Второй довод в пользу того, что стихия переложения, пересказа, изложения, реферата не только не ослабла, но усилилась в Новое время, сводится к следующему. Считаясь теперь в большей мере
В какой-то мере так было опять же всегда. Так называемые досократики известны нам только по цитатам, переложениям и пересказам у доксографов. К блестящим доксографам принадлежали христианские ересиологи: массу сведений об античной мысли мы получаем от них. «Град Божий» Августина это огромный обзор античной культуры, который, будь он написан сейчас, с удовольствием принял бы и напечатал в своих реферативных сборниках институт информации. Но с понижением статуса автора и ростом числа читателей реферат стал главным канатом передачи мысли. Во всяком случае мы можем быть уверены, что люди, от которых зависит принятие важных социальных, экономических и политических решений, знакомятся теперь и, похоже, будут знакомиться с современной мыслью не по оригиналам.
Если кто-то решит, что такое положение ненормально, что надо с ним покончить и вернуться к первоисточникам, то, будучи достаточно догадливым человеком, он от чтения Жака Деррида должен будет вернуться в поисках первоисточника к Хайдеггеру, от Хайдеггера к Гуссерлю и Дильтею, от Гуссерля к Фоме Аквинскому, от Дильтея к Лейбницу, от них к Аристотелю, от Аристотеля к Платону. Когда он заметит, что Платон многозначен и таинствен, ему придется хотя бы на время забыть обо всех вообще текстах и думать самому, если он не удосужился сделать это раньше.
Джордж Стайнер. После Вавилона: аспекты языка и перевода
Эта большая обзорная книга[91]
разбирает общекультурные аспекты многоязычия и общечеловеческого языка в свете перевода, который понят как всеобщая герменевтика, пронизывающая всякое понимание и толкование любой культурно значимой речи. Чтение не только Шекспира, но и любого автора, создавшего собственный языковой мир, неизбежно превращается в акт внутреннего интерпретирующего перевода. «Искусство умирает, как только мы забываем или игнорируем условности, благодаря которым произведение можно прочесть, благодаря которым его семантическое высказывание может быть перенесено в наш собственный идиолект… Существование искусства и литературы, реальность переживаемой обществом истории зависят от никогда не прекращающейся, хотя очень часто бессознательной деятельности внутреннего перевода. Не будет преувеличением сказать, что у нас есть цивилизация потому, что мы научились делать переводы с другой эпохи» (30–31).Необходимость постоянного перевода обоснована неудержимой текучестью языка. Только специальные сакральные и магические знаковые системы могут быть заморожены, обычные языки меняются буквально час от часу. Бездумное восприятие лексики старого писателя в новом значении вполне аналогично ленивому переводу с иностранного. Заметно подвижны смыслы слов и грамматические конвенции, но вся масса общения исподволь непрестанно перераспределяется между его разными каналами. Одни выразительные области теряют актуальность, другие наоборот попадают вдруг в средоточие коммуникации. После Возрождения вся западная чувственность смещается в сторону подсознательного, увлекая за собой язык. В таких цивилизациях как египетская средоточие социальной коммуникации было, по-видимому, смещено вообще в область неязыкового выражения.
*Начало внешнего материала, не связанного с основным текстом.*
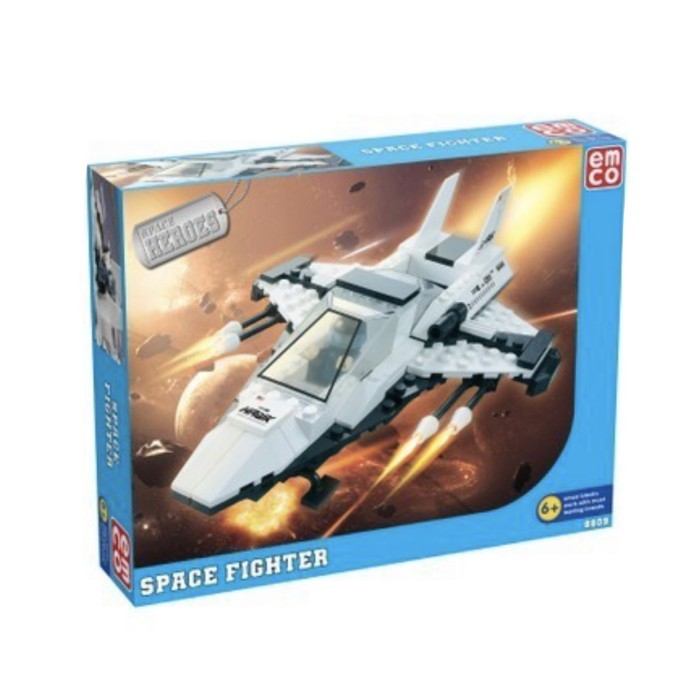 PRS99 Emco Brix - Space Fighter (8809)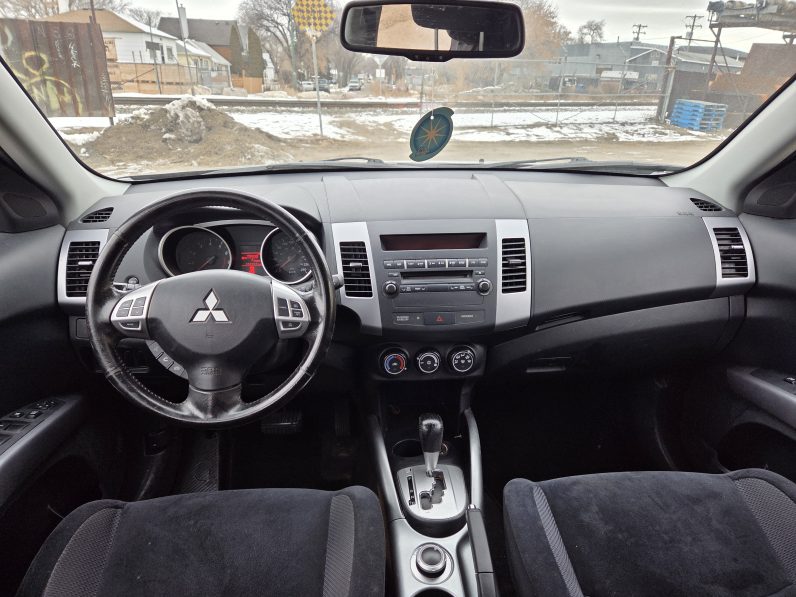 
								2012 MITSUBISHI OUTLANDER SE full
Язык насквозь историчен. Вопреки Н. Хомскому «каждый языковой акт имеет временную детерминанту. Не бывает вневременных семантических форм. Применяя любое слово, мы, если можно так выразиться, разбуживаем и заставляем резонировать всю его предыдущую историю. Всякий текст укоренен в своем особом историческом времени… Полное чтение есть восстановление всей возможной непосредственности смысла и целеустановки, определяющих действительную речь» (24). Подлинное понимание языка не удастся, если брать его в абстрактном синхронном срезе, не учитывая что слово определяется в первую очередь не отношениями внутри лексической структуры, а исторически сложившимся узусом. Язык и время сосуществуют как неразрывная пара (130).